“En esa pequeñez está Dios. La pequeñez es el camino que eligió para llegar a nosotros, para tocarnos el corazón, para salvarnos y reconducirnos hacia lo que es realmente importante… Él, que ha hecho el sol, necesita ser arropado. La ternura en persona necesita ser mimada. El amor infinito tiene un corazón minúsculo, que emite ligeros latidos. La Palabra eterna es infante, es decir, incapaz de hablar. El Pan de Vida debe ser alimentado. El creador del mundo no tiene hogar. Hoy todo se invierte: Dios viene al mundo pequeño. Su grandeza se ofrece en la pequeñez”.
En la noche de Navidad el Papa recordó lo importante que es la humildad (como había hecho con la Curia romana el día anterior) y la atención fundamental a los más débiles, entre ellos los trabajadores: “Esta noche, Dios viene a colmar de dignidad la dureza del trabajo. Nos recuerda qué importante es dar dignidad al hombre con el trabajo, pero también dar dignidad al trabajo del hombre, porque el hombre es señor y no esclavo del trabajo. En el día de la Vida repitamos: ¡No más muertes en el trabajo! Y esforcémonos por lograrlo”.

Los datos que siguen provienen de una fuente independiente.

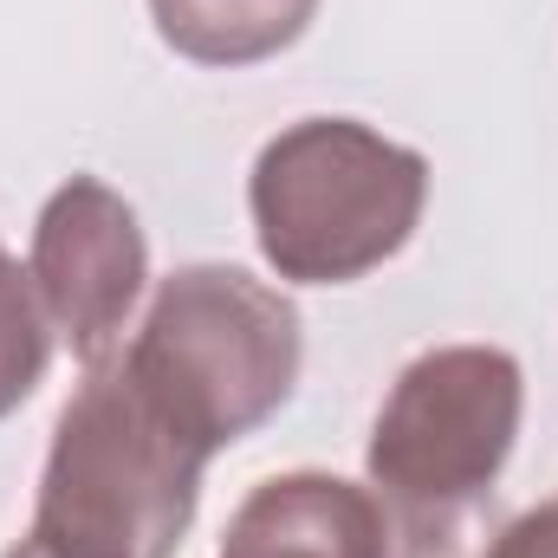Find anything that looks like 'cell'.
I'll use <instances>...</instances> for the list:
<instances>
[{
  "instance_id": "6da1fadb",
  "label": "cell",
  "mask_w": 558,
  "mask_h": 558,
  "mask_svg": "<svg viewBox=\"0 0 558 558\" xmlns=\"http://www.w3.org/2000/svg\"><path fill=\"white\" fill-rule=\"evenodd\" d=\"M208 461L215 448L143 390L124 351H111L85 364V384L52 422L26 533L59 558H175Z\"/></svg>"
},
{
  "instance_id": "7a4b0ae2",
  "label": "cell",
  "mask_w": 558,
  "mask_h": 558,
  "mask_svg": "<svg viewBox=\"0 0 558 558\" xmlns=\"http://www.w3.org/2000/svg\"><path fill=\"white\" fill-rule=\"evenodd\" d=\"M526 416L520 357L500 344H435L410 357L371 422L364 474L410 558L448 553L494 494Z\"/></svg>"
},
{
  "instance_id": "3957f363",
  "label": "cell",
  "mask_w": 558,
  "mask_h": 558,
  "mask_svg": "<svg viewBox=\"0 0 558 558\" xmlns=\"http://www.w3.org/2000/svg\"><path fill=\"white\" fill-rule=\"evenodd\" d=\"M428 208V156L357 118L286 124L247 175L260 260L292 286H351L397 260Z\"/></svg>"
},
{
  "instance_id": "277c9868",
  "label": "cell",
  "mask_w": 558,
  "mask_h": 558,
  "mask_svg": "<svg viewBox=\"0 0 558 558\" xmlns=\"http://www.w3.org/2000/svg\"><path fill=\"white\" fill-rule=\"evenodd\" d=\"M124 364L169 416L221 454L286 410L305 364L299 305L247 267H175L149 292Z\"/></svg>"
},
{
  "instance_id": "5b68a950",
  "label": "cell",
  "mask_w": 558,
  "mask_h": 558,
  "mask_svg": "<svg viewBox=\"0 0 558 558\" xmlns=\"http://www.w3.org/2000/svg\"><path fill=\"white\" fill-rule=\"evenodd\" d=\"M26 274L52 331L78 351V364H105L124 344L131 312L149 286V241L137 208L98 175L59 182L33 221Z\"/></svg>"
},
{
  "instance_id": "8992f818",
  "label": "cell",
  "mask_w": 558,
  "mask_h": 558,
  "mask_svg": "<svg viewBox=\"0 0 558 558\" xmlns=\"http://www.w3.org/2000/svg\"><path fill=\"white\" fill-rule=\"evenodd\" d=\"M215 558H390V520L371 487L292 468L234 507Z\"/></svg>"
},
{
  "instance_id": "52a82bcc",
  "label": "cell",
  "mask_w": 558,
  "mask_h": 558,
  "mask_svg": "<svg viewBox=\"0 0 558 558\" xmlns=\"http://www.w3.org/2000/svg\"><path fill=\"white\" fill-rule=\"evenodd\" d=\"M149 20L175 59L241 72L299 46L318 20V0H149Z\"/></svg>"
},
{
  "instance_id": "ba28073f",
  "label": "cell",
  "mask_w": 558,
  "mask_h": 558,
  "mask_svg": "<svg viewBox=\"0 0 558 558\" xmlns=\"http://www.w3.org/2000/svg\"><path fill=\"white\" fill-rule=\"evenodd\" d=\"M52 364V318L33 292V274L0 247V422L13 416Z\"/></svg>"
},
{
  "instance_id": "9c48e42d",
  "label": "cell",
  "mask_w": 558,
  "mask_h": 558,
  "mask_svg": "<svg viewBox=\"0 0 558 558\" xmlns=\"http://www.w3.org/2000/svg\"><path fill=\"white\" fill-rule=\"evenodd\" d=\"M481 558H558V500H539L520 520H507Z\"/></svg>"
},
{
  "instance_id": "30bf717a",
  "label": "cell",
  "mask_w": 558,
  "mask_h": 558,
  "mask_svg": "<svg viewBox=\"0 0 558 558\" xmlns=\"http://www.w3.org/2000/svg\"><path fill=\"white\" fill-rule=\"evenodd\" d=\"M0 558H59L52 553V546H39V539H33V533H26V539H20V546H7V553Z\"/></svg>"
}]
</instances>
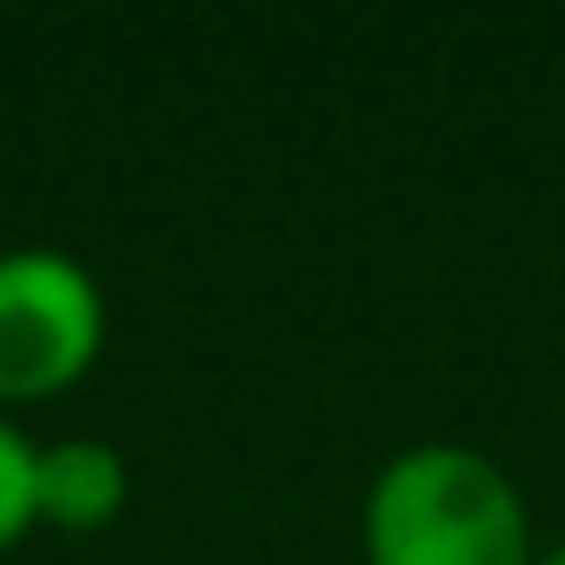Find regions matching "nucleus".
<instances>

“Estamos aquí y yo primero para aprender a arrodillarnos y adorar al Señor en su humildad, y no a otros señores en su vacía opulencia”. Con humildad y sin “armaduras” en su vida: en el tradicional discurso a la Curia romana se inspiró en la historia del sirio Naaman, general del ejército arameo que tiene gloria y honores pero ocultaba el hecho de ser leproso. “Naaman comprende una verdad fundamental: no se puede pasar la vida escondiéndose detrás de una armadura, un papel, un reconocimiento social”. Y la humildad llega cuando el general encuentra al profeta Elíseo, que le dice simplemente que se bañe siete veces en el río Jordán, lo que Naaman considera “demasiado banal, demasiado simple, demasiado accesible”.
Al final lo hará y habrá dejado a parte la armadura que ocultaba su drama. Descubrió su propia humanidad. “¿De qué sirve ganar el mundo entero si te pierdes a ti mismo?”. No hay que olvidar la propia esencia, destacó el Papa, “Nuestra historia de Iglesia, que es gloriosa por ser historia de sacrificios, de esperanza, de lucha diaria, de vida consumida en el servicio, de constancia en el trabajo que cansa, porque todo trabajo es sudor de nuestra frente”.
El humilde, a diferencia del soberbio, “vive constantemente guiado por dos verbos: recordar y generar y así vive la alegre apertura de la fecundidad. Todos nosotros estamos llamados a la humildad porque estamos llamados a recordar y a generar, estamos llamados a reencontrar la justa relación con las raíces y con las ramas; sin ellas estamos enfermos y destinados a desaparecer”. Y dirigido a los miembros de la Curia: “Debemos ser los primeros en comprometernos a una conversión a la sobriedad. Si el Evangelio proclama la justicia, debemos ser los primeros en tratar de vivir con transparencia, sin favoritismos ni grupos de influencia… La actitud de servicio nos pide la magnanimidad y la generosidad de reconocer y vivir con alegría la riqueza multiforme del Pueblo de Dios y sin humildad esto no es posible”.
“He aquí la lección de la Navidad: la humildad es la gran condición de la fe, de la vida espiritual, de la santidad. Quiera el Señor concedernos este don a partir de la manifestación primordial del Espíritu dentro de nosotros: el deseo. Lo que no tenemos, al menos podemos empezar a desearlo. Y el deseo es ya el Espíritu que actúa en cada uno de nosotros”.